A government-dominated senate committee is proposing to block a joint bill from independent ACT Senator David Pocock and Member for North Sydney Kylea Tink MP that seeks to legislate rolling 10-year national housing and homelessness plans.

Despite working on such a plan already, the government does not support legislating it with the Chair’s report recommending that the bill not be passed despite 80 out of 81 submissions to the inquiry supporting the proposal.

Senator Pocock has lodged a dissenting report, calling on the bill to be passed. He said The major parties seem determined to keep living up to what Donald Horne wrote 60 years ago:

"Australia is a lucky country run mainly by second-rate people who share its luck. It lives on other people's ideas, and, although its ordinary people are adaptable, most of its leaders so lack curiosity about the events that surround them that they are often taken by surprise."

The current government has been working on a National Housing and Homelessness Plan for well over a year but still hasn't published a draft. Meanwhile consecutive federal governments have taken vastly different approaches to housing and homelessness policy.

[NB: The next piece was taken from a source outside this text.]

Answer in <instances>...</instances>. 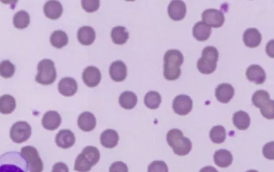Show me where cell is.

Senator Pocock said this highlights why having a legislative requirement to have a plan is so important.

“It is frankly extraordinary that Australia does not have a National Housing and Homelessness Plan,” Senator Pocock said.

“It is even more extraordinary that the Albanese Government suggests legislating such a plan is unnecessary, contrary to the weight of evidence tendered in submissions and evidence to the committee.

“In so many other areas of public policy we set targets and measure our progress against them. We have legislated emissions reductions targets, legislated Closing the Gap targets, why not a legislated housing target or at least some agreed objectives, like ending homelessness?”

Senator Pocock intends to continue pushing for a legislated national plan and will bring the bill to a vote when the opportunity next presents itself to do so.